After the Old Vienna Restaurant’s owners announced plans to close, the OVK hosted its final show on December 31, 1996, headlined by former Roomful of Blues lead guitarist Ronnie Earl and his band, The Broadcasters. Within two years, there was a new venue in Worcester drawing a very similar crowd, Café Fantastique (on Southbridge Street, inside Rotmans Furniture); it closed in 2022.

In March 2023, former Worcester magazine editor Walter Crockett, a part-time musician who’s played at many coffeehouses with various bands, said one of the reasons the OVK closed was that the Worcester area’s folk and rock scenes began growing apart in the mid-‘90s, making it practically impossible for small folk-focused venues to survive. “Music got segmented and people started liking only one kind or another kind and not listening to anything else,” he said. “That decreased the total audience you could have on a local level. If you have 100 people come out, that’s a good night for most bands, but then you divide that up in three or four ways and all of a sudden you don’t have enough people coming out to support you.”

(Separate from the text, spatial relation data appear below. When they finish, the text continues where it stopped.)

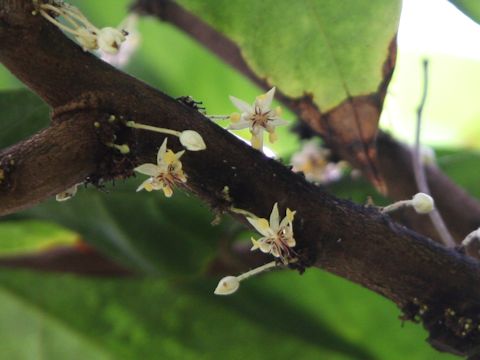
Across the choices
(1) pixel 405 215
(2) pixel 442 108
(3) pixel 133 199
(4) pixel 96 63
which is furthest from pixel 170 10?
(2) pixel 442 108

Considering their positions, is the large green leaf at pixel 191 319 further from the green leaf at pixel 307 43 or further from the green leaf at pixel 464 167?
the green leaf at pixel 307 43

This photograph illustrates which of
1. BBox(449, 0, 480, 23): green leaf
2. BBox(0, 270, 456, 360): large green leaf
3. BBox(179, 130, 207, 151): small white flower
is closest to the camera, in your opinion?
BBox(179, 130, 207, 151): small white flower

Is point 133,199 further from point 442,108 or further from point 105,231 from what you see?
point 442,108

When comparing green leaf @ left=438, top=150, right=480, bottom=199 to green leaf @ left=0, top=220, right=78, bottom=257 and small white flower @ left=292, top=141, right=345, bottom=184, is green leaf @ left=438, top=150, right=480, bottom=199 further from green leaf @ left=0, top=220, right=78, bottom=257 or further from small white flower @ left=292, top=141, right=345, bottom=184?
green leaf @ left=0, top=220, right=78, bottom=257

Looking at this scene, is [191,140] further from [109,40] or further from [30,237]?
[30,237]

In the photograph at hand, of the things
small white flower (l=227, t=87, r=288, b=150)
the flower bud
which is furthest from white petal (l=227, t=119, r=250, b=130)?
the flower bud

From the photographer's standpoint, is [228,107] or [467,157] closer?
[467,157]

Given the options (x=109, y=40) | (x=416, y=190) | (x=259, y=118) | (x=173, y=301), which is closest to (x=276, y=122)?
(x=259, y=118)
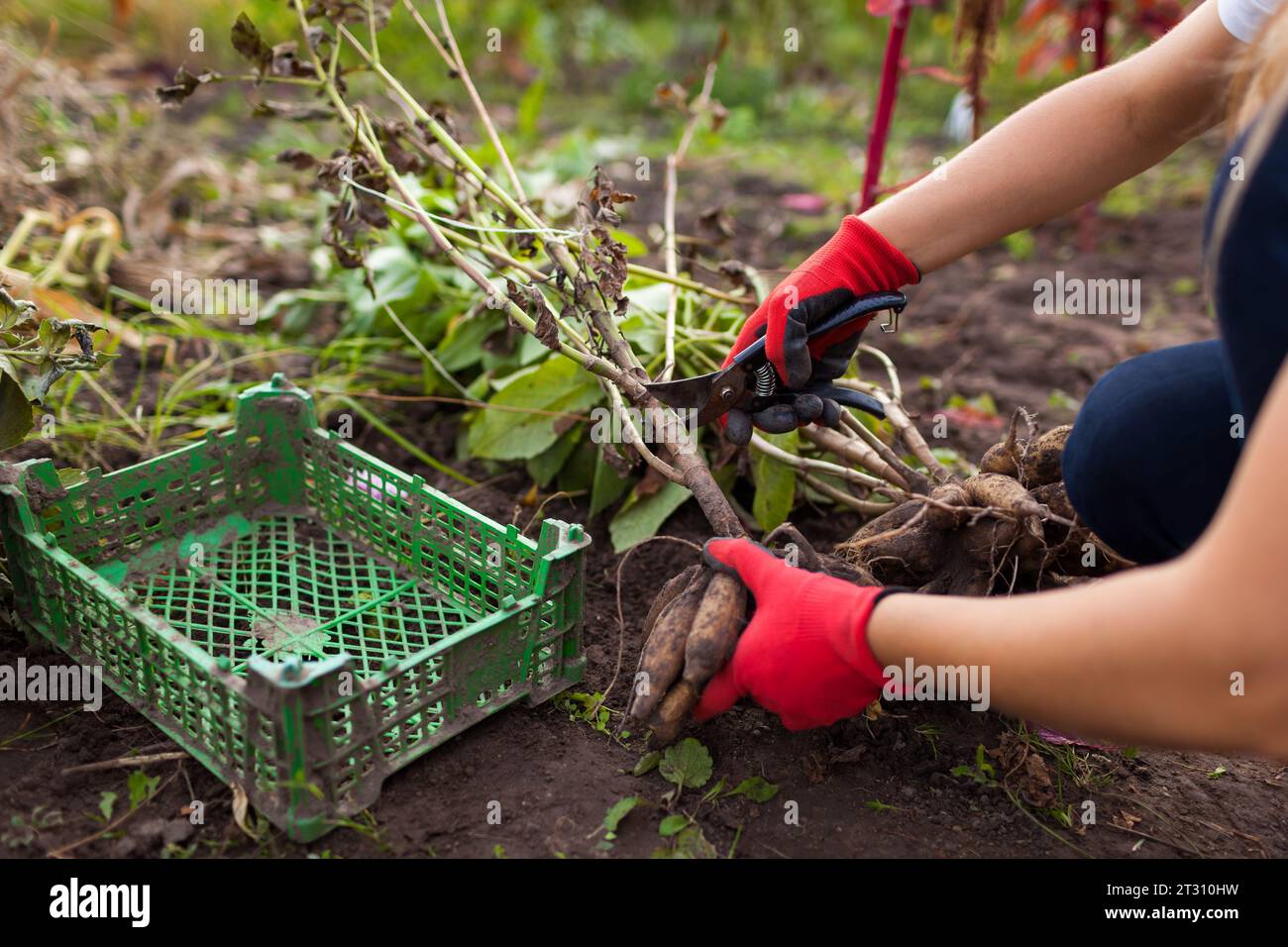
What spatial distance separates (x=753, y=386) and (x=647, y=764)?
58cm

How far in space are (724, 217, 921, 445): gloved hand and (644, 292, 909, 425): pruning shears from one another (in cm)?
2

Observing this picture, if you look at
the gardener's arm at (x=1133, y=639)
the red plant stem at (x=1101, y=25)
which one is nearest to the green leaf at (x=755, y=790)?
the gardener's arm at (x=1133, y=639)

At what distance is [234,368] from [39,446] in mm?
530

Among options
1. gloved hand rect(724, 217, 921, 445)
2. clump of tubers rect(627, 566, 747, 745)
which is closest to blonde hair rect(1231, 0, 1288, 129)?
gloved hand rect(724, 217, 921, 445)

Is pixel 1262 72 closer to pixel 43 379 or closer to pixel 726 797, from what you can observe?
pixel 726 797

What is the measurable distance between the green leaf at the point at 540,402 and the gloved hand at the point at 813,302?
0.51 m

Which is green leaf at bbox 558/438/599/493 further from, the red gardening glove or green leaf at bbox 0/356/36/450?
green leaf at bbox 0/356/36/450

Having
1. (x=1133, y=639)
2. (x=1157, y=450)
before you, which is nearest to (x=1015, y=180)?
(x=1157, y=450)

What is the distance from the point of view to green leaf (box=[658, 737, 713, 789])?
1480mm

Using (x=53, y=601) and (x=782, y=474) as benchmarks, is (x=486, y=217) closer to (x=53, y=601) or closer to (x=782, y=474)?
(x=782, y=474)

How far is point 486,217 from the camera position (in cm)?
216

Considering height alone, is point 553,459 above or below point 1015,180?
below

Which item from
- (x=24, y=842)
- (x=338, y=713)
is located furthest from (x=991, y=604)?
(x=24, y=842)

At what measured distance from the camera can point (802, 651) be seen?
49.5 inches
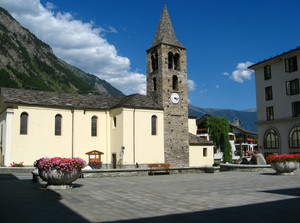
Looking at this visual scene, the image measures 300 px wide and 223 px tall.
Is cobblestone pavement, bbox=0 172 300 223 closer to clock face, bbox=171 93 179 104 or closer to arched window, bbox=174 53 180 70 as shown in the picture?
clock face, bbox=171 93 179 104

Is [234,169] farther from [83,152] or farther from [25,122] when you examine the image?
[25,122]

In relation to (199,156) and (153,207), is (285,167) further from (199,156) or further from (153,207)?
(199,156)

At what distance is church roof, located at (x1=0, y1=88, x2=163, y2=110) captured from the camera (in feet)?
107

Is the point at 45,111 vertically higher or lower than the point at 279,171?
higher

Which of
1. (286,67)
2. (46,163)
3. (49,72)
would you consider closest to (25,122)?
(46,163)

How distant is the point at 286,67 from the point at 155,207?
40.5 metres

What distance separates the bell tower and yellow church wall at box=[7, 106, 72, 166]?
11704 millimetres

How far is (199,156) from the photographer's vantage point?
40.5 m

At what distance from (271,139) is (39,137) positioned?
1278 inches

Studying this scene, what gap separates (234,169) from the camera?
1117 inches

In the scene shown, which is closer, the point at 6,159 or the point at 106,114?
the point at 6,159

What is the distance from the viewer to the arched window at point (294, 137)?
3993 cm

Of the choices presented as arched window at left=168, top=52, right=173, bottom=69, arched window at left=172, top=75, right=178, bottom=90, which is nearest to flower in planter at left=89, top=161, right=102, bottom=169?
arched window at left=172, top=75, right=178, bottom=90

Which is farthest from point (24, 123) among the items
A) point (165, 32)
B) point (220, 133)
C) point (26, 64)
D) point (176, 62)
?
point (26, 64)
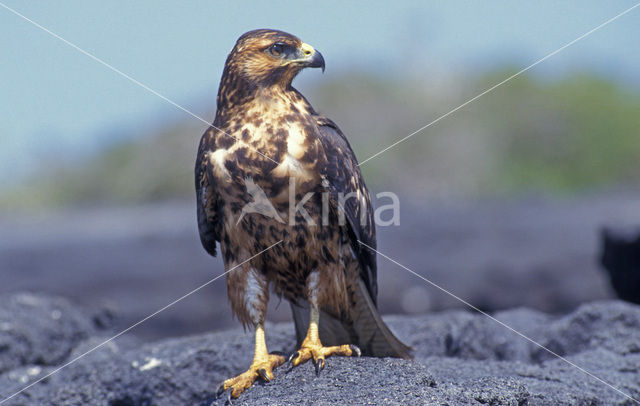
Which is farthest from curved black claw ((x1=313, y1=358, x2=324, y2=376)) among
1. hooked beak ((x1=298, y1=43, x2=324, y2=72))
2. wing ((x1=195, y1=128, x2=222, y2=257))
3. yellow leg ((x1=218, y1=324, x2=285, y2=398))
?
hooked beak ((x1=298, y1=43, x2=324, y2=72))

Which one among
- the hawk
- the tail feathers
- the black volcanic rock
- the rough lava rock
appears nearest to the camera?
the rough lava rock

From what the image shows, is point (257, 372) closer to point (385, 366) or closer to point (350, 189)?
point (385, 366)

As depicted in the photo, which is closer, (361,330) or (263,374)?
(263,374)

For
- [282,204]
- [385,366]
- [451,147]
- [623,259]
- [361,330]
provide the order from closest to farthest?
[385,366] → [282,204] → [361,330] → [623,259] → [451,147]

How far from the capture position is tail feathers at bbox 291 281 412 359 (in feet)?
14.8

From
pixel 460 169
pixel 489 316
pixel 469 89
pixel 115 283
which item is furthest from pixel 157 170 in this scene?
pixel 489 316

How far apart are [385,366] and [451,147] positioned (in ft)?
73.1

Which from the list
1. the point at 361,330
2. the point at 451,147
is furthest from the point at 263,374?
the point at 451,147

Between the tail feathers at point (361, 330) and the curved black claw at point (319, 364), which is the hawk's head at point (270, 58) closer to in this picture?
the tail feathers at point (361, 330)

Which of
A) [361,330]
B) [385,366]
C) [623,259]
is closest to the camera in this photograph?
[385,366]

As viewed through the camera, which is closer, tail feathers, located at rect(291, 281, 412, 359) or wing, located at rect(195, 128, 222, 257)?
wing, located at rect(195, 128, 222, 257)

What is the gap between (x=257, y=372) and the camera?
13.7ft

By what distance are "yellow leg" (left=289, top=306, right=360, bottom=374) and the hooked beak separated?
1.38 meters

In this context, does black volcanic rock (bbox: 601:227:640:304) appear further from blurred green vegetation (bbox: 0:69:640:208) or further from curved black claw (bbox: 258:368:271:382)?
blurred green vegetation (bbox: 0:69:640:208)
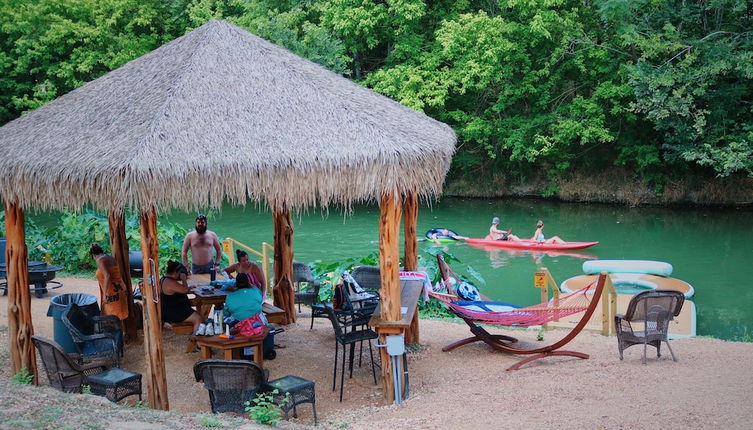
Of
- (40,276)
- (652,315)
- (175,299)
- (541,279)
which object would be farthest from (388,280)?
(40,276)

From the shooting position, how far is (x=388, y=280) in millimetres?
7789

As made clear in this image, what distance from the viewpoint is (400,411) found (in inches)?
292

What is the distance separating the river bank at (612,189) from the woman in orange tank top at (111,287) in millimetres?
24131

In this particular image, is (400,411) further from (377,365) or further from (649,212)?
(649,212)

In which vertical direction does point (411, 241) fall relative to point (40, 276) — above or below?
above

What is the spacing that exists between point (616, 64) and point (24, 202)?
24.0 m

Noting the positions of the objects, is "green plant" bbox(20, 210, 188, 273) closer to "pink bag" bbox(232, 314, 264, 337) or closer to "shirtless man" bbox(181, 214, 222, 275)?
"shirtless man" bbox(181, 214, 222, 275)

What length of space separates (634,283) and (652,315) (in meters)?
7.99

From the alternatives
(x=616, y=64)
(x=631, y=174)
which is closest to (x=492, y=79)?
(x=616, y=64)

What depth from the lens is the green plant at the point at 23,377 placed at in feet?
25.9

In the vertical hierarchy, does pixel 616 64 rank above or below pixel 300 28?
below

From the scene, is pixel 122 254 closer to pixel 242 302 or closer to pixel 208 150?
pixel 242 302

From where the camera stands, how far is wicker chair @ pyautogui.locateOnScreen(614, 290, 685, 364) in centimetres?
862

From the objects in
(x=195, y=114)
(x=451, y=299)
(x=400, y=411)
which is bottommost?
(x=400, y=411)
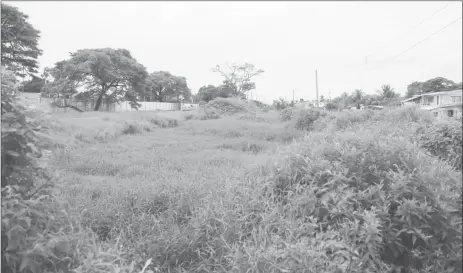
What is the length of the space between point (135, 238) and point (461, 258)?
8.14ft

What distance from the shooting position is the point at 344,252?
217cm

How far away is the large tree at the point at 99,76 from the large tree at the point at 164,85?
0.60m

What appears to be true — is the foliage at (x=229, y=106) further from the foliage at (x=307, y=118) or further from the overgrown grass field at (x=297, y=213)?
the overgrown grass field at (x=297, y=213)

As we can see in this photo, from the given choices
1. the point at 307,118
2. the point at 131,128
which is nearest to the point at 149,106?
the point at 131,128

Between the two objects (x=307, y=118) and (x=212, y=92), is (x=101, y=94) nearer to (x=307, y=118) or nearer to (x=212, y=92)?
(x=307, y=118)

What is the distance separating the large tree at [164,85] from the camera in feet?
30.6

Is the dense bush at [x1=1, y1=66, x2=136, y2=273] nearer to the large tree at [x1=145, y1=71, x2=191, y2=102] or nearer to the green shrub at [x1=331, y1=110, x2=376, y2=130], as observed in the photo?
the green shrub at [x1=331, y1=110, x2=376, y2=130]

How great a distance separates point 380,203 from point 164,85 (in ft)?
25.3

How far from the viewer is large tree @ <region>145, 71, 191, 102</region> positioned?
9312mm

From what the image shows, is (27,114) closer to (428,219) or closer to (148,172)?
(428,219)

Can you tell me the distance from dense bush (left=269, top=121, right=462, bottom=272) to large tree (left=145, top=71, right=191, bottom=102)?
674 centimetres

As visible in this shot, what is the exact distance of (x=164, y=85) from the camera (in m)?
9.27

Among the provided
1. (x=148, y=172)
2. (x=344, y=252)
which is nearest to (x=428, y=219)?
(x=344, y=252)

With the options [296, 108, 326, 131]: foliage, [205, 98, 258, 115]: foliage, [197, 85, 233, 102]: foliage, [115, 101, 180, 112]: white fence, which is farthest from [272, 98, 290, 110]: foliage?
[115, 101, 180, 112]: white fence
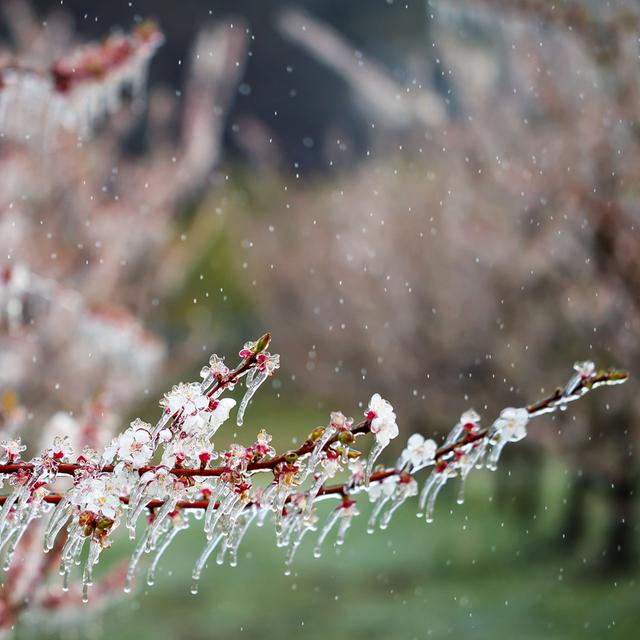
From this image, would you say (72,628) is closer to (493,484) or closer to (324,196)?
(493,484)

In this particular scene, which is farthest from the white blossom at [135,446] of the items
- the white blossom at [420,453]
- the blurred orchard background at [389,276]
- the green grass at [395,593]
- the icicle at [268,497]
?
the green grass at [395,593]

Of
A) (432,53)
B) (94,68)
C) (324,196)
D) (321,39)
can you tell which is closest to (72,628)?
(94,68)

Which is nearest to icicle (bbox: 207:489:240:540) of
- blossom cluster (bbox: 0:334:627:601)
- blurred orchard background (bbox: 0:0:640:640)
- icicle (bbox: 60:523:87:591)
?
blossom cluster (bbox: 0:334:627:601)

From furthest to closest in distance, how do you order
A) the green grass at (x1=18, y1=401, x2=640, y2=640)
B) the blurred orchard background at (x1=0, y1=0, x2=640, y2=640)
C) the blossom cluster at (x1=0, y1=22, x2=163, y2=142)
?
the green grass at (x1=18, y1=401, x2=640, y2=640), the blurred orchard background at (x1=0, y1=0, x2=640, y2=640), the blossom cluster at (x1=0, y1=22, x2=163, y2=142)

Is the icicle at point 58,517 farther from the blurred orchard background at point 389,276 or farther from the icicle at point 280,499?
the blurred orchard background at point 389,276

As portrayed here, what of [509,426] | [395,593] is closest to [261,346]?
[509,426]

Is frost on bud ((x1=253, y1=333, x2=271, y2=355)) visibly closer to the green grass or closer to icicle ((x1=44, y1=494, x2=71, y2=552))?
icicle ((x1=44, y1=494, x2=71, y2=552))
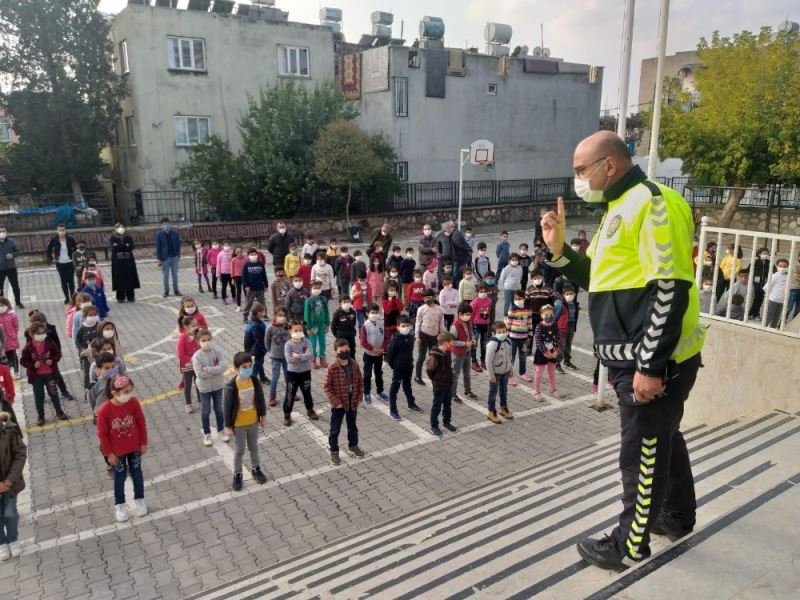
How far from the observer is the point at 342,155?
80.8ft

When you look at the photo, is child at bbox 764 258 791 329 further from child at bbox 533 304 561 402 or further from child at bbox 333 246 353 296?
child at bbox 333 246 353 296

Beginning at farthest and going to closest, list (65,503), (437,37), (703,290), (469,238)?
(437,37)
(469,238)
(703,290)
(65,503)

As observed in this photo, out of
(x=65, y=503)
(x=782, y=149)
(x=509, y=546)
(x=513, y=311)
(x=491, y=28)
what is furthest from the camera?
(x=491, y=28)

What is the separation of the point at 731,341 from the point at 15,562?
7.61 m

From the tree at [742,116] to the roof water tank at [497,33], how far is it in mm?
11910

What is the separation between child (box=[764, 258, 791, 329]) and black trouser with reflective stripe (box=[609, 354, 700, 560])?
388 cm

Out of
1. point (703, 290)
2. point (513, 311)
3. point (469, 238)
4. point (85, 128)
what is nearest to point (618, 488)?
point (703, 290)

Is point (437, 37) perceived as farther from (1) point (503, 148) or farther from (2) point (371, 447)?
(2) point (371, 447)

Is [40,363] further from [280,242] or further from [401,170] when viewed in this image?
[401,170]

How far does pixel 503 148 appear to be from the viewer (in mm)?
33312

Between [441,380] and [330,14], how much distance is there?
96.9 feet

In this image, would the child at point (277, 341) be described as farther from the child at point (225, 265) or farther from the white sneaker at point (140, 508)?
the child at point (225, 265)

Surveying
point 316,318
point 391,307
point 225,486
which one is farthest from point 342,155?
point 225,486

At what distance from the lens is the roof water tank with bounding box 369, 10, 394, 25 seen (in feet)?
106
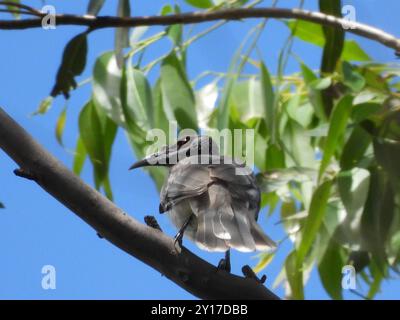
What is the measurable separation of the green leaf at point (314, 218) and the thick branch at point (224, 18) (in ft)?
1.85

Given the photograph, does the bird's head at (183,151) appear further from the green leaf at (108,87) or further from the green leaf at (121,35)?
the green leaf at (121,35)

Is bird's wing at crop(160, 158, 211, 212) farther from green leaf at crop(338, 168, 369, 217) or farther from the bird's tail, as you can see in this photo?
green leaf at crop(338, 168, 369, 217)

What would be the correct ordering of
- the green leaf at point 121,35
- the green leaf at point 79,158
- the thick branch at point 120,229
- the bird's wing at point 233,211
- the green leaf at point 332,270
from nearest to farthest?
the thick branch at point 120,229 → the bird's wing at point 233,211 → the green leaf at point 121,35 → the green leaf at point 332,270 → the green leaf at point 79,158

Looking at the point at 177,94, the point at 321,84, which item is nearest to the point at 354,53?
the point at 321,84

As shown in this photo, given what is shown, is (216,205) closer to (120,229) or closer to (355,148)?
(120,229)

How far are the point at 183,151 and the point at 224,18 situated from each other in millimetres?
568

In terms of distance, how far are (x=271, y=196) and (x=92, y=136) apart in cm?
89

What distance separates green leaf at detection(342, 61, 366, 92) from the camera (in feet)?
11.5

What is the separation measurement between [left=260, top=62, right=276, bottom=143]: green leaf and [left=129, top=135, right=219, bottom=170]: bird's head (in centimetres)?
24

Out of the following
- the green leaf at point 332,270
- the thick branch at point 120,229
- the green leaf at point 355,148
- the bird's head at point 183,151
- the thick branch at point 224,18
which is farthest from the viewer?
the green leaf at point 332,270

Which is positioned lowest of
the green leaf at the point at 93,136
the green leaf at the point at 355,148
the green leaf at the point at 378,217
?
the green leaf at the point at 378,217

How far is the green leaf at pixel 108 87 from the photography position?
12.0 ft

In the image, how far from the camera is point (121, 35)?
327cm

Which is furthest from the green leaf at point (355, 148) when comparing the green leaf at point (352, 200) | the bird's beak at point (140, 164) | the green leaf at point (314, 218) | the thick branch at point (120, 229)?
the thick branch at point (120, 229)
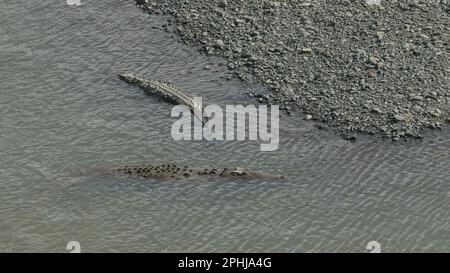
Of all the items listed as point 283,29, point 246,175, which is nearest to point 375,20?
point 283,29

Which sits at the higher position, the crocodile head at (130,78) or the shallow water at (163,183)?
the crocodile head at (130,78)

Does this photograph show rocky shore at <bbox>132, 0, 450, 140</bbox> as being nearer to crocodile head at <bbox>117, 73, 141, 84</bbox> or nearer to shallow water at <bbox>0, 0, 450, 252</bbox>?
shallow water at <bbox>0, 0, 450, 252</bbox>

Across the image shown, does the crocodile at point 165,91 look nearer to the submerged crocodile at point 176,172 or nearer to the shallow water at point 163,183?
the shallow water at point 163,183

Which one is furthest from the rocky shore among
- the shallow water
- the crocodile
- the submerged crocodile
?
the submerged crocodile

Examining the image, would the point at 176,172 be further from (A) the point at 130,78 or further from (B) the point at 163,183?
(A) the point at 130,78

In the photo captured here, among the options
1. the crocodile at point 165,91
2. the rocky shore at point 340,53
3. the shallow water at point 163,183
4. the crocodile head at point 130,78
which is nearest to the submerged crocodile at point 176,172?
the shallow water at point 163,183
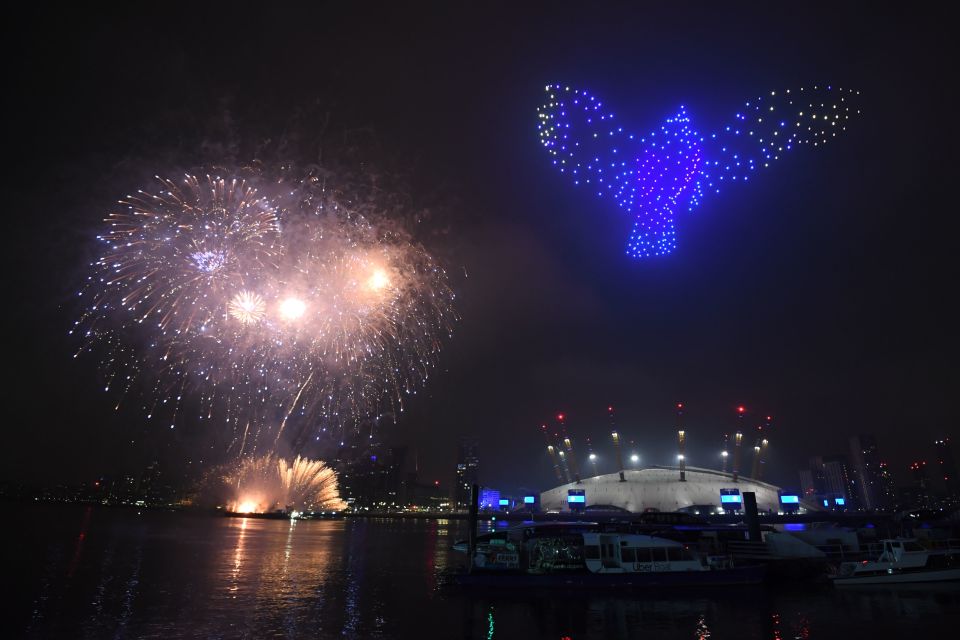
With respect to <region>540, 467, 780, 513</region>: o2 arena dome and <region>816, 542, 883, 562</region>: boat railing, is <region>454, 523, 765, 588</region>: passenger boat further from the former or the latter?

Bill MacMillan, the booker at Coffee Kingdom and Eleni’s when the OVK was open, said its closing was simply part of the natural ebb and flow of the music business. “It used to be common for kids from the punk scene, the alternative scene and the metal scene to come down and catch the acoustic shows, so the Old Vienna was in the right place at the right time,” he explained to Worcester magazine’s Trogolo. “Every scene goes through its peaks and valleys. I don’t think the ‘90s scene was any different.”